Native Sun News: Indian inmates sue over ban on tobacco use

The following story was written and reported by Evelyn Red Lodge. All content © Native Sun News.

SIOUX FALLS, SOUTH DAKOTA -- Native American inmates at the South Dakota Department of Corrections (DOC) will litigate the ban on the use of tobacco in traditional ceremonies at the facility. Recent documents allege medicine men and other spiritual leaders advocated the ban.

According to Federal Southern District Court documents, the DOC in Sioux Falls instituted a ban on the use of tobacco by inmates in 1992. However, the use of it in traditional Native American ceremonies was allowed.

At the DOC, Native inmates used a mixture of tobacco and other botanicals including: the inner bark of red twig dogwood (cansasa), sage, bitter root, bearberry, lovage, flat cedar, and sweet grass in ceremonies. Such ceremonies include making of ties and flags and smoking of the pipe.

After some of the inmates were found to have separated the tobacco for sale or barter, DOC officials reduced the tobacco portion of the mixture from 50 percent to 25 percent, in 2005.

In 2009, religious services volunteer, Mary Montoya, was present at a meeting between medicine man, Sidney Has No Horses, and the Native inmates. Montoya reported that Has No Horses, of the Pine Ridge Indian Reservation, told the inmates that they should not use commercial tobacco in their pipes.

Montoya reportedly noted she and Bud Johnston, who is president of a Native American Church in Pipestone, Minnesota, removed all tobacco from the pipe mixture the following month. Documents further stated that in late 2009, Oglala Lakota, Sidney Has No Horse agreed with Roy Stone, Sicangu Lakota, in his decision to ban all commercial tobacco from all Lakota ceremonies in the South Dakota penal system.
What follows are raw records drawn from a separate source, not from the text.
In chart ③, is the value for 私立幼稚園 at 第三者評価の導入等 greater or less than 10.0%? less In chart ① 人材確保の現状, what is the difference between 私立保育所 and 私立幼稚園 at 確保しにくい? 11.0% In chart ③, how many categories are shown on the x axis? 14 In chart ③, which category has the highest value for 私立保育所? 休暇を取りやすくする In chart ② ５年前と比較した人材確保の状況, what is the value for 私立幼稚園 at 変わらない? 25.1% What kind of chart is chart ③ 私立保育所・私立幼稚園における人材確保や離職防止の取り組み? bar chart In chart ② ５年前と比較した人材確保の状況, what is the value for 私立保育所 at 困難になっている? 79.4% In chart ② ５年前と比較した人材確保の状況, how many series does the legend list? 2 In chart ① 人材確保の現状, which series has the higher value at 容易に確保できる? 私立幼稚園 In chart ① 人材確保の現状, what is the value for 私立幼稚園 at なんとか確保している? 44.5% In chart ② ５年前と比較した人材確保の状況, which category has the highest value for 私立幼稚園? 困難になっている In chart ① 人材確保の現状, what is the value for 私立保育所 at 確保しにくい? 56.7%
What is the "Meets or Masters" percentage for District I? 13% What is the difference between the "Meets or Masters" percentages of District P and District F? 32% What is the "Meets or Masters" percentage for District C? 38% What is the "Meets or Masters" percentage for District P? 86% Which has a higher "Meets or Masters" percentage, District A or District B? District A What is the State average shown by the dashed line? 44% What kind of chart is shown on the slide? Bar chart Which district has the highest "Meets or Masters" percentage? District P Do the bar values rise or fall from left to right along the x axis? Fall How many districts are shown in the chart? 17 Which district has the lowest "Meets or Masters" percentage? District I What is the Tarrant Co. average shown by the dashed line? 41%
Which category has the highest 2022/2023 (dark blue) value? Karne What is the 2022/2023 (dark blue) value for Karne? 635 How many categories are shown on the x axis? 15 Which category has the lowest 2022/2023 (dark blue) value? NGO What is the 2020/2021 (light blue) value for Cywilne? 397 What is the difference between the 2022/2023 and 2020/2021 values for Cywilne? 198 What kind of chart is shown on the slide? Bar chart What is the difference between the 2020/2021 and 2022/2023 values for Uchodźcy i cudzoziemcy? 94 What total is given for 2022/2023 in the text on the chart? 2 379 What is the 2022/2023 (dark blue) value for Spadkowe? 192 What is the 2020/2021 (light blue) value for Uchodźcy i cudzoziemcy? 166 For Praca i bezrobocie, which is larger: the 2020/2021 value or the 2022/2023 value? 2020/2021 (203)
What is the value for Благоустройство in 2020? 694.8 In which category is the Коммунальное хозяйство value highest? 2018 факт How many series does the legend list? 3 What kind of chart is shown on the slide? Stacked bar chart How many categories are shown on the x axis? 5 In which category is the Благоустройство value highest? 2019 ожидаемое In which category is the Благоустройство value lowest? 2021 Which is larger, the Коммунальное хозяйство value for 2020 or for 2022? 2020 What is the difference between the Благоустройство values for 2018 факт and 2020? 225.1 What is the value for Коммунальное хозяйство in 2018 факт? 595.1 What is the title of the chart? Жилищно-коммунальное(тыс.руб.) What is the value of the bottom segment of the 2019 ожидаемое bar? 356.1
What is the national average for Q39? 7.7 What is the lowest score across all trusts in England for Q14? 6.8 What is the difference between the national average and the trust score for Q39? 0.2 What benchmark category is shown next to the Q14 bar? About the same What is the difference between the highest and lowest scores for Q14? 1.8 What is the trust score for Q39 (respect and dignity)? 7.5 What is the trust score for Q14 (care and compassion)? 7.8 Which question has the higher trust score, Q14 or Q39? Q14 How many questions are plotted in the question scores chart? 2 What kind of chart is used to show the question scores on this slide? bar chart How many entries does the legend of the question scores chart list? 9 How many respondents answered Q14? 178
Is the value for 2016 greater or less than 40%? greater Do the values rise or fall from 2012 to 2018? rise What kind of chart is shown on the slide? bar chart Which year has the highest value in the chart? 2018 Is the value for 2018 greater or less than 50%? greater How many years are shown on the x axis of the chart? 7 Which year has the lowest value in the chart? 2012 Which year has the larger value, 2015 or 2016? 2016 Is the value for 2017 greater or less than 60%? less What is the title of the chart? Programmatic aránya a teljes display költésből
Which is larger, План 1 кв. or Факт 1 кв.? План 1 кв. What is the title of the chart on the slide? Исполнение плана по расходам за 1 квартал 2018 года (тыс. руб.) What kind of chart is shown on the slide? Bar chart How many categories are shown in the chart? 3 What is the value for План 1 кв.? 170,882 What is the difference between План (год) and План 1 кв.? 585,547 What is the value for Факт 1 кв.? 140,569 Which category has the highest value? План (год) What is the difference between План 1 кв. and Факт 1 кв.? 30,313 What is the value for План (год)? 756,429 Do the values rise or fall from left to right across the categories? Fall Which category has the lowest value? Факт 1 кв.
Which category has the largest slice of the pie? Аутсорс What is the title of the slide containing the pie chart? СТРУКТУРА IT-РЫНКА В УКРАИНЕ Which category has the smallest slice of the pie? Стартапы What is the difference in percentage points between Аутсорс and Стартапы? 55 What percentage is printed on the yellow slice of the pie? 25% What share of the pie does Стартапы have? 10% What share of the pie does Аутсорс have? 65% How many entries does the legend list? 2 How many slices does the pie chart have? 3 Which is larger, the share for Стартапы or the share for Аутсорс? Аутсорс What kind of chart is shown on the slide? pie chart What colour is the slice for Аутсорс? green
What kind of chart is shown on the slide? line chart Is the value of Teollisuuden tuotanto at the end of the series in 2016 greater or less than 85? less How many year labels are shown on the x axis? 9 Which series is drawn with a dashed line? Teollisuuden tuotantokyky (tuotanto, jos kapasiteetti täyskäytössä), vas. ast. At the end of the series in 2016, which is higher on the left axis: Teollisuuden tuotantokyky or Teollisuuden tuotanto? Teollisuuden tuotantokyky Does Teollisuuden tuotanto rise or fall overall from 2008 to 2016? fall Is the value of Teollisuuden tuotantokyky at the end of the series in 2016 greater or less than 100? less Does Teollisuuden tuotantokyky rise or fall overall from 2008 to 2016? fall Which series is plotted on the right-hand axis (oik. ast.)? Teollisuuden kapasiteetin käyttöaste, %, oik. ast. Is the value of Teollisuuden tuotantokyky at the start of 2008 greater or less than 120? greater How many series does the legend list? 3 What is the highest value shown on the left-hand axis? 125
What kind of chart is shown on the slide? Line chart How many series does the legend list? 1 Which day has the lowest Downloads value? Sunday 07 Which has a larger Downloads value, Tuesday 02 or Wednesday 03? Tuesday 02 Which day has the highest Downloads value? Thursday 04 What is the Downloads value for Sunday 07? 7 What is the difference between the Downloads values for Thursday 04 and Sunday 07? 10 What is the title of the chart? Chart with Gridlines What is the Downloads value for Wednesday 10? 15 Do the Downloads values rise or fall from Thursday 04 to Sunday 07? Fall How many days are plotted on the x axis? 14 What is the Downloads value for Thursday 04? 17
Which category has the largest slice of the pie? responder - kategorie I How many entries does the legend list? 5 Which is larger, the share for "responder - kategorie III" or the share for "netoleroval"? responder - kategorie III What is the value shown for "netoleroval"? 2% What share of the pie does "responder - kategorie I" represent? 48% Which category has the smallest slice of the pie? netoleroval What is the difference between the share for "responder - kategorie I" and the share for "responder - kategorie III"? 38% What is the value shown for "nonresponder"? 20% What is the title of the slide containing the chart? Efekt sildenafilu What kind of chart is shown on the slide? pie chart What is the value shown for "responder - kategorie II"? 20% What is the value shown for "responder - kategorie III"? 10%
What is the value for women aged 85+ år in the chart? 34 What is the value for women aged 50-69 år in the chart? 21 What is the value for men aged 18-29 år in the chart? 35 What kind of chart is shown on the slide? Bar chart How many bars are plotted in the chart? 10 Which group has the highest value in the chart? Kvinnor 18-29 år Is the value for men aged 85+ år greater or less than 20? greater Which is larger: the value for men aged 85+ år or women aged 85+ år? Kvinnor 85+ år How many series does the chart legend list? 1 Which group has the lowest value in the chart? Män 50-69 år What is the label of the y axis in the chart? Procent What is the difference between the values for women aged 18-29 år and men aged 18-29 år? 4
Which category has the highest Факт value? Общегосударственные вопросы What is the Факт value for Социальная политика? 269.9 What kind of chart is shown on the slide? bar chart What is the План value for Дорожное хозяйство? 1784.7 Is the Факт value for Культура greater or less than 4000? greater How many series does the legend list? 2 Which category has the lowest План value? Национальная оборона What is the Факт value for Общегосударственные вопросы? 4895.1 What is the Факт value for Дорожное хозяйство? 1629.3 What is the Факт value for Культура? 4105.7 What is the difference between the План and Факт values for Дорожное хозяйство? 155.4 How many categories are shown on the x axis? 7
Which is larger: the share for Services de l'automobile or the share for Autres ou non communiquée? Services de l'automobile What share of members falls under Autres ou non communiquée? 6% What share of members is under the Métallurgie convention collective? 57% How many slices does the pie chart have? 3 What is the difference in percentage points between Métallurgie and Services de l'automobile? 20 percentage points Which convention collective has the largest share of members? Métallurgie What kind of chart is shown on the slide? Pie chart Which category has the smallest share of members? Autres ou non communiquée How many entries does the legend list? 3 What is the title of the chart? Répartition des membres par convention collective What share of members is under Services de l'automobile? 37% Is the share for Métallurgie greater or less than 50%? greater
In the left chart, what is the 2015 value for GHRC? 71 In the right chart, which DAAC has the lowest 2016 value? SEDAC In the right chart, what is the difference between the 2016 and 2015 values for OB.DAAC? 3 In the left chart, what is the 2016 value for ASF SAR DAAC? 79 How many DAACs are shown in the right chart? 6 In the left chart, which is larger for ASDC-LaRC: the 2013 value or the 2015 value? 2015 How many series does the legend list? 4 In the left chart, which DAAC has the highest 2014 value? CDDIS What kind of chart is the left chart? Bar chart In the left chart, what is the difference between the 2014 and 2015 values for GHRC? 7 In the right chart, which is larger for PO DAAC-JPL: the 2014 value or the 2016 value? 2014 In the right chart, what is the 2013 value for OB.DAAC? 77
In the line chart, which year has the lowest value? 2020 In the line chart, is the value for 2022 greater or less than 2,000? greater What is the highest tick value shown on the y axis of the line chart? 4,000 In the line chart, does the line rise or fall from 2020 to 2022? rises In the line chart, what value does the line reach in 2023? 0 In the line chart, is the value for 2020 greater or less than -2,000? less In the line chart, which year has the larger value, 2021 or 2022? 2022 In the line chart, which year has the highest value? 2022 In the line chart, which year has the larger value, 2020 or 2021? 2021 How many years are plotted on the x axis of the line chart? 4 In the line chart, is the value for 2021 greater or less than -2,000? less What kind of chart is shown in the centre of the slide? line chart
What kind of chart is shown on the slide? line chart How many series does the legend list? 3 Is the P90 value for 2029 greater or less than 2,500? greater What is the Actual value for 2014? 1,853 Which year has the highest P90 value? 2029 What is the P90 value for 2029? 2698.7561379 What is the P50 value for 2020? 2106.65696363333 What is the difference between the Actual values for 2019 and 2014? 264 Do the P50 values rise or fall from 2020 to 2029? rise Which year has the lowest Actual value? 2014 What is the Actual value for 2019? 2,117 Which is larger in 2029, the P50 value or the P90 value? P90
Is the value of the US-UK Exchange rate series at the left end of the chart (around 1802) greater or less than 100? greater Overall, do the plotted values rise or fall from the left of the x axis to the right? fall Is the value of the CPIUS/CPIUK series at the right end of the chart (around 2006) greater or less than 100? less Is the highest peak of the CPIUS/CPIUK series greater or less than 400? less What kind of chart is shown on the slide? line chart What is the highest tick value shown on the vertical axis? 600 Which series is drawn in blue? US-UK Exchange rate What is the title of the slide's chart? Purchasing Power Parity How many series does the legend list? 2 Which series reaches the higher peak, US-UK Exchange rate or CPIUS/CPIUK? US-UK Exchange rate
Johnston is reported as saying, “Inmates who really know about their culture will have no problem with this, and the others who just wanted to smoke will just go away.”

DOC officials were notified in this time period that tobacco would no longer be used in Native ceremonies.

Plaintiffs, Native American Council of Tribes, Blain Brings Plenty and Clayton Creek allege several violations in their suit. The defendants in this suit are: Douglas Weber, warden of the South Dakota State Penitentiary, Timothy Reisch, secretary of the DOC, and Marty Jackley, South Dakota Attorney General.

The plaintiffs presented four arguments. First, they argued “the defendants violated their rights under section three of the Religious Land Use and Institutionalized Persons Act. In part, it states, “No government shall impose a substantial burden on the religious exercise of a person residing in or confined in an institution.”

Plaintiffs’ other claims involved violations of; the First and Fourteenth Amendments, the American Indian Religious Freedom Act, and international laws.

The “defendants argue that tobacco is not part of the plaintiffs’ religious beliefs.” In reference to Montoya’s notes of the meeting with Has No Horses, in which he reportedly told inmates that “tobacco was not traditionally used in pipe ceremonies.”

As such, Federal Chief Judge Karen Schreier replied, “Defendants’ evidence does not indicate that the medicine men represent plaintiffs’ individual religious traditions. Schreier ordered court appointed counsel for the plaintiffs citing the case has become more complex.